Although this faith was always at his centre, Richard was a complex many-faceted man, full of paradox. In his reasoning self he was pure Greek (he had been a Classics scholar), strict, almost Stoic. At times this would make him seem over-schoolmasterly in his dealings with colleagues and could give rise to criticisms of being curmudgeonly, which he was not. Creatively he was a Romantic, boundless in enthusiasm, kindness and generosity, in fact and of spirit. An inspiring speaker and an energetic mover of things in public, he remained intensely private in his family life which was the most important part of his existence.
Whereas some can interweave the different strands of their personality, with him they were kept on separate tracks. To senior management this sometimes came across as a flaw for, although early on in his career he was identified as a high-flyer, senior appointments in the BBC eluded him, much to his chagrin. Perhaps God was working a purpose out, for what may have been a loss to the policy-making and directing echelons of the corporation was a great gain to the well-being of British drama.
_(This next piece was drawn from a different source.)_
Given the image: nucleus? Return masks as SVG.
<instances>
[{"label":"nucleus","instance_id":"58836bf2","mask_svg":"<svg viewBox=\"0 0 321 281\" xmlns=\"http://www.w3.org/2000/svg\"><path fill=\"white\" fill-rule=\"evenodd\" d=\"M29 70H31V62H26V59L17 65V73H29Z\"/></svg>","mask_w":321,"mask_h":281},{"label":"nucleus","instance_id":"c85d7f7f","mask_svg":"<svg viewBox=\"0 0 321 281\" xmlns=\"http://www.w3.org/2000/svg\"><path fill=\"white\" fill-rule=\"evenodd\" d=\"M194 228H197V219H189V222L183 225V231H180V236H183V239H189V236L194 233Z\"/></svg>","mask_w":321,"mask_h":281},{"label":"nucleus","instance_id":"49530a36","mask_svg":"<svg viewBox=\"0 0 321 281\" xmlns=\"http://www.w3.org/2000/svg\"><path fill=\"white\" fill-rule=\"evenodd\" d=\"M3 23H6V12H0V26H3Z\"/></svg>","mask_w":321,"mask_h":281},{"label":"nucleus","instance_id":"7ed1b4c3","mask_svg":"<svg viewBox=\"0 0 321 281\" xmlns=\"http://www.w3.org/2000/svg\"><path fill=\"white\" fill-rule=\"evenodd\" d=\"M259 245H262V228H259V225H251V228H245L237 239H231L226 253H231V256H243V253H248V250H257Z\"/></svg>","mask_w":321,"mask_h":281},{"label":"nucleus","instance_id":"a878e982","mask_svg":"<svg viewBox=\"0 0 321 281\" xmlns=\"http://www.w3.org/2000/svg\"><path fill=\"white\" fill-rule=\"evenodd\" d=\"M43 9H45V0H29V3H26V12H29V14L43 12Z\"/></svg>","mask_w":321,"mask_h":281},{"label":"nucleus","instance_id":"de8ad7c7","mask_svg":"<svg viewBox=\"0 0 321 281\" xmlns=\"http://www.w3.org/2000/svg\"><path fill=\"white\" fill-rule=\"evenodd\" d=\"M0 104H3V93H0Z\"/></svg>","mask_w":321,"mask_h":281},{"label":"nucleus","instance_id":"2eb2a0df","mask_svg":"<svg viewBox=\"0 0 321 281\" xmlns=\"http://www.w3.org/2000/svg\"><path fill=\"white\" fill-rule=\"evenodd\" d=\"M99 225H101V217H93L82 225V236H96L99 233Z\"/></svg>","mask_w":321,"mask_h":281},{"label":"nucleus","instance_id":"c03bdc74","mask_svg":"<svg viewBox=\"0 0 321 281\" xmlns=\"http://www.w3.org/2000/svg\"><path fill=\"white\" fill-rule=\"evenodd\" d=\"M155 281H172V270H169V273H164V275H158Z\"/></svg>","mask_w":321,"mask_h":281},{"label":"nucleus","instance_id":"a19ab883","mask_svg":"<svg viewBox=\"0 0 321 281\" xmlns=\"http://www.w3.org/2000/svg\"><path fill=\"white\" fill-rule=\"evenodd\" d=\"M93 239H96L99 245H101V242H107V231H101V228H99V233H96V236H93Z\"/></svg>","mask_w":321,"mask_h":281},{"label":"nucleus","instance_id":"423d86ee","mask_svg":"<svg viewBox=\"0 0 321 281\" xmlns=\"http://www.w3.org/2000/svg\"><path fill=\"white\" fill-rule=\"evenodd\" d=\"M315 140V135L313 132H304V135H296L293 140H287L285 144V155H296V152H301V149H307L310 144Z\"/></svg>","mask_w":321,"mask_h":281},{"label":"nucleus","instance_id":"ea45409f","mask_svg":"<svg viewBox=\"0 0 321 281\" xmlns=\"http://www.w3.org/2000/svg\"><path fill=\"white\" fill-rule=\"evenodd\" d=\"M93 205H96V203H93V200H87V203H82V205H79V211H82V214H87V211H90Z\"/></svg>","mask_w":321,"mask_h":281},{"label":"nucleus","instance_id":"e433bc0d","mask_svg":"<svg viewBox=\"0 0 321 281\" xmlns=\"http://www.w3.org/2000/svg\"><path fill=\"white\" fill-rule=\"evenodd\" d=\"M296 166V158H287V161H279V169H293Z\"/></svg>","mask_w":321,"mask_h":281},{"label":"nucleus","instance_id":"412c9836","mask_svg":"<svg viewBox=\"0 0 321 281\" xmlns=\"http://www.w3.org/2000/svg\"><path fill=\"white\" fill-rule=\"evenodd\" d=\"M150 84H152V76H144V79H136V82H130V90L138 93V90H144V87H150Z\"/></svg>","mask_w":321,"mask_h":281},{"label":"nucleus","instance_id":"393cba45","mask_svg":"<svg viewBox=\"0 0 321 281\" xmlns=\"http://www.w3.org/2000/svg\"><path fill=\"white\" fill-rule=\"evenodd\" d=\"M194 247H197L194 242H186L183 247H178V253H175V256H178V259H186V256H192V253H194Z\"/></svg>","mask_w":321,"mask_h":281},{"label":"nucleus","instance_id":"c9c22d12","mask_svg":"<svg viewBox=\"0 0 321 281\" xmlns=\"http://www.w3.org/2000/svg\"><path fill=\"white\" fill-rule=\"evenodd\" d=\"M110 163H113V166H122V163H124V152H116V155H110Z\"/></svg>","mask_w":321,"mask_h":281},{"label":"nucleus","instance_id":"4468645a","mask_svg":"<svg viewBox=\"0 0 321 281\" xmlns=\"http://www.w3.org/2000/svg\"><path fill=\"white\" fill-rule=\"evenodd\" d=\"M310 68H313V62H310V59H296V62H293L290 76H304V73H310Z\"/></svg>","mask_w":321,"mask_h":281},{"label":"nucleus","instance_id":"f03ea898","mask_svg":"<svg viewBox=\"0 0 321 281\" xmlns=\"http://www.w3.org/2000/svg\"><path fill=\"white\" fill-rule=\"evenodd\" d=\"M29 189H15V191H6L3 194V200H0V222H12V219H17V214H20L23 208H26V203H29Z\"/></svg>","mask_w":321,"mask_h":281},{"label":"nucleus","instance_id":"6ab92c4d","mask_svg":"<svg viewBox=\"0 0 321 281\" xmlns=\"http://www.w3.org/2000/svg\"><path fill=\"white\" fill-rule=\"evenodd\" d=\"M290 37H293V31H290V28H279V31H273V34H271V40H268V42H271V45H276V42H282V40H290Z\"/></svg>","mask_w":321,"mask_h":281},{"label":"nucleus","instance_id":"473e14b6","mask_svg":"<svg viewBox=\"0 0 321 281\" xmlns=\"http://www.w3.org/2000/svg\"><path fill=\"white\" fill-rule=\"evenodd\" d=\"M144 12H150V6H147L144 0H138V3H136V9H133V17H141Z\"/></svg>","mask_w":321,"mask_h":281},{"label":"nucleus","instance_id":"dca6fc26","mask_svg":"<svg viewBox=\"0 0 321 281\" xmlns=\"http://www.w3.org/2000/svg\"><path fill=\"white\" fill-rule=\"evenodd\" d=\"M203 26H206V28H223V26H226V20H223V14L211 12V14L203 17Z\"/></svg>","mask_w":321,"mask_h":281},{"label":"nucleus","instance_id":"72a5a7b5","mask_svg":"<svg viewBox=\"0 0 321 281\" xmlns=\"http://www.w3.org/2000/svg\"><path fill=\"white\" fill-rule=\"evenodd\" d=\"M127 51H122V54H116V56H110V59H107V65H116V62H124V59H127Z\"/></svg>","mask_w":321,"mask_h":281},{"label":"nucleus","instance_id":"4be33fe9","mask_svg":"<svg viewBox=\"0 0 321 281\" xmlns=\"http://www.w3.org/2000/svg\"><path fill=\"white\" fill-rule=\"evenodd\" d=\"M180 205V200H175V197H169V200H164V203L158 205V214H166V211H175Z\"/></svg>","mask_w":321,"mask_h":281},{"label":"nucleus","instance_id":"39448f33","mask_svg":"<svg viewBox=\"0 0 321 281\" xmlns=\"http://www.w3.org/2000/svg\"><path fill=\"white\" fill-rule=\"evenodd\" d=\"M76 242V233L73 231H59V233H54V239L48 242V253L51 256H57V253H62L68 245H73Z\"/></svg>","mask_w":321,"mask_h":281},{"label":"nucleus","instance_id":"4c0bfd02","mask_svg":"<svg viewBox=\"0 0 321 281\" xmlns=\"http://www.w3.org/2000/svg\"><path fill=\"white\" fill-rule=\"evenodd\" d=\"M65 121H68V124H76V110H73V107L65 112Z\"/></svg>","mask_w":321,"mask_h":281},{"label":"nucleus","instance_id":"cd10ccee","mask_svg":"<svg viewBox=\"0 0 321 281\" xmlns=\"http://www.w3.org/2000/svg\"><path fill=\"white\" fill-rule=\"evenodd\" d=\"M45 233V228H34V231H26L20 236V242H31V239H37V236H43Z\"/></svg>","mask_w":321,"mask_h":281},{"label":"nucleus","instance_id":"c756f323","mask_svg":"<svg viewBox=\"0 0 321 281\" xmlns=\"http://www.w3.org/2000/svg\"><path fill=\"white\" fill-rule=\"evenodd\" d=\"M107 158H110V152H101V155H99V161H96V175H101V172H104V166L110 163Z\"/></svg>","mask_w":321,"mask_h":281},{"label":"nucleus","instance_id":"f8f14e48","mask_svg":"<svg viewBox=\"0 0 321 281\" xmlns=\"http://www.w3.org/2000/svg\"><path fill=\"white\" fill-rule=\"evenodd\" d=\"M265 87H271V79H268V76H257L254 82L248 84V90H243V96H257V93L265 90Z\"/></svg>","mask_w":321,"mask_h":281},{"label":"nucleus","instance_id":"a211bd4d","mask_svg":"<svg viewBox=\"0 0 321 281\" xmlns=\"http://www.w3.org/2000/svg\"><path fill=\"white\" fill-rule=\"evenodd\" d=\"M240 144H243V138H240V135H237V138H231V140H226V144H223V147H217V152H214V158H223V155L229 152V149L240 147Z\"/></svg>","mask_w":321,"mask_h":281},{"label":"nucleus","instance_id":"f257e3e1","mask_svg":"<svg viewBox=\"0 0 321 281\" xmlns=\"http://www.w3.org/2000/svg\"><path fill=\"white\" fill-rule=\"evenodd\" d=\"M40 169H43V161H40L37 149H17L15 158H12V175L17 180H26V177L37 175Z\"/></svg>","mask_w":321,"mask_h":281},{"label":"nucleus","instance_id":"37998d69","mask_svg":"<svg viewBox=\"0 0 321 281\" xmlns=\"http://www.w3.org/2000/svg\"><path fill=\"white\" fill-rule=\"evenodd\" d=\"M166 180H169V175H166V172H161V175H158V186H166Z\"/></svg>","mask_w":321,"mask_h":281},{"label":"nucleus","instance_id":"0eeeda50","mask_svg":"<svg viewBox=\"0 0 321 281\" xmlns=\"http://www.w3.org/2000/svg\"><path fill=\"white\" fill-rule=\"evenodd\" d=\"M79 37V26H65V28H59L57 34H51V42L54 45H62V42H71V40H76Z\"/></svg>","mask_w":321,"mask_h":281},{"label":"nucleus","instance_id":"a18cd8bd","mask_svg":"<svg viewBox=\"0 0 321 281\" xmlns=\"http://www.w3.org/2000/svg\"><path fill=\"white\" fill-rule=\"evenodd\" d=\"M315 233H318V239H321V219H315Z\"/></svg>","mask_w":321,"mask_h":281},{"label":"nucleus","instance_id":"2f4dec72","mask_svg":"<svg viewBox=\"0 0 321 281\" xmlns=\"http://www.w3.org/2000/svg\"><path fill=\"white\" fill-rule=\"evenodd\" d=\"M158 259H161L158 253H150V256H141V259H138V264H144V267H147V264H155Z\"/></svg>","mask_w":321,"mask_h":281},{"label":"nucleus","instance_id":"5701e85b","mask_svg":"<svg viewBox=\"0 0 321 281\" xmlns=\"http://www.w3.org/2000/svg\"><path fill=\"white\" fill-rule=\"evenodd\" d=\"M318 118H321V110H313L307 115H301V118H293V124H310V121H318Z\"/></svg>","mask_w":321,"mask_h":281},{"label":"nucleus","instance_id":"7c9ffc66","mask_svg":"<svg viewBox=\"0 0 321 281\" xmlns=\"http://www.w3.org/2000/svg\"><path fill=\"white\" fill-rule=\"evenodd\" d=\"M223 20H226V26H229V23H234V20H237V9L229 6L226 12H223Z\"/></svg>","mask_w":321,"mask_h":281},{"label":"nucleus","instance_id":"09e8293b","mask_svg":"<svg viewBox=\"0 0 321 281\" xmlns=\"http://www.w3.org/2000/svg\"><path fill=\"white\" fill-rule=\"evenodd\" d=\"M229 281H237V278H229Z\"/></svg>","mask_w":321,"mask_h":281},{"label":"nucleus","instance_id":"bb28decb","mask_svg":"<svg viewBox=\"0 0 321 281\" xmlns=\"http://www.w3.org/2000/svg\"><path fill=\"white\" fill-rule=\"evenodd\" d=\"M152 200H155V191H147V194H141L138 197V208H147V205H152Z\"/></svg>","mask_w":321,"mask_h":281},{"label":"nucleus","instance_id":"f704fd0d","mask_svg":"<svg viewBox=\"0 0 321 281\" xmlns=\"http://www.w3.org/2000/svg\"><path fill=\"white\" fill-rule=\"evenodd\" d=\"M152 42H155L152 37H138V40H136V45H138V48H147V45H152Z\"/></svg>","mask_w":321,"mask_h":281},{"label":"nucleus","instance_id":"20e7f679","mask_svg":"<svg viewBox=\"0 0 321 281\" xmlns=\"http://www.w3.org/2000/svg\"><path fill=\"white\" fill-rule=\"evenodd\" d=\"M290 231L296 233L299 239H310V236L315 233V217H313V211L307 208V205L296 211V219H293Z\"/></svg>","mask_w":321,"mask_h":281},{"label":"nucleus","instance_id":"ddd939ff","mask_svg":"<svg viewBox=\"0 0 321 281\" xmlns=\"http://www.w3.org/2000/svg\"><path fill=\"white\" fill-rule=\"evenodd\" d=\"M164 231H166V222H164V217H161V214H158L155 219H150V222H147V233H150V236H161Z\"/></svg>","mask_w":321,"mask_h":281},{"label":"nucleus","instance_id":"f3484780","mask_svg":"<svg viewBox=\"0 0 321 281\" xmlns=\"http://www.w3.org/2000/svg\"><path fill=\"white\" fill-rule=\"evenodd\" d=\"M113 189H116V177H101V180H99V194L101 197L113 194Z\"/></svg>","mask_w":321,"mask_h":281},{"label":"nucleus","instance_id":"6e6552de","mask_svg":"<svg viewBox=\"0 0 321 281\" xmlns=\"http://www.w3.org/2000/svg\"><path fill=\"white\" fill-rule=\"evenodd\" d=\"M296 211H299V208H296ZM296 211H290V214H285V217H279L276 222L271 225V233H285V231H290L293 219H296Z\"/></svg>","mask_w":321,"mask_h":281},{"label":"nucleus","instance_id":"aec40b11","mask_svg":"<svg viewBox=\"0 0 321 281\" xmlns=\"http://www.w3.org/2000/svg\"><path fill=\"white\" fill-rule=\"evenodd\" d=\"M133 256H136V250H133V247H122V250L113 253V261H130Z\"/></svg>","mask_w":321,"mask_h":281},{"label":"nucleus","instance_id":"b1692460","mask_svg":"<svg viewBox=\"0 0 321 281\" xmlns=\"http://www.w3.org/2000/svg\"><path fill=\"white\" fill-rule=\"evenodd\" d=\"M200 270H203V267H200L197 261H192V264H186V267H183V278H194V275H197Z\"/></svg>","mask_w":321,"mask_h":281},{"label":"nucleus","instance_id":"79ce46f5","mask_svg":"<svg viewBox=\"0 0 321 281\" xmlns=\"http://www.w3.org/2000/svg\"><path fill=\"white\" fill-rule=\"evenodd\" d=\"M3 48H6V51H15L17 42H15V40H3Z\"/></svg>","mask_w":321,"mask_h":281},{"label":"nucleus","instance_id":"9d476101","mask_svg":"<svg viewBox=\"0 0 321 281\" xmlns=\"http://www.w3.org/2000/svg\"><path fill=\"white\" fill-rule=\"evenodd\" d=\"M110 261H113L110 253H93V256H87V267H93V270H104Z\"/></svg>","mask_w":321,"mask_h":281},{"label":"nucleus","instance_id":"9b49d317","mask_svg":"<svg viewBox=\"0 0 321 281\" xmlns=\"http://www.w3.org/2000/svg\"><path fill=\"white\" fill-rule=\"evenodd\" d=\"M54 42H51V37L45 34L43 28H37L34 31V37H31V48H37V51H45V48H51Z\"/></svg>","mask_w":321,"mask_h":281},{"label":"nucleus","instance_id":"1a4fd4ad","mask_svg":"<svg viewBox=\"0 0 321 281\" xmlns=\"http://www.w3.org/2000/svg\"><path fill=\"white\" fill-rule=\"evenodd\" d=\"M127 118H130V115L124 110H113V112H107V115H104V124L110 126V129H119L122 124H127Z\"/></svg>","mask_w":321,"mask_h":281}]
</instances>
Before taking early retirement last April before the full import of his illness was known, he spent a year as Special Assistant to the Managing Director of Radio during which period his experience, wisdom and computer-like memory was as invaluable as was his reminding everyone of the importance of many of Lord Reith's tenets about public-service broadcasting. On his retirement he aimed to paint (he was a more than good amateur water-colourist), to spend time with his family and to write the books he had been delayed from writing while busy helping and advising others. Tragically this was not to be.
In public life it tends to be the high-profile areas which are remembered. With Richard Imison it could be the large projects he furthered such as a series of co-productions with the United States, or the big radio serialisations of Tolkien's Lord of the Rings, Tolstoy's War and Peace, Anthony Powell's A Dance to the Music of Time, Galsworthy's The Forsyte Chronicles, or else his fruitful association with now famous writers such as Tom Stoppard, John Arden or Harold Pinter. But he should be remembered most for the writing careers he helped in their early stages and the encouragement he gave to all those many excellent writers whose names have not become household words. These many thousands will know who they are and acknowledge their debt.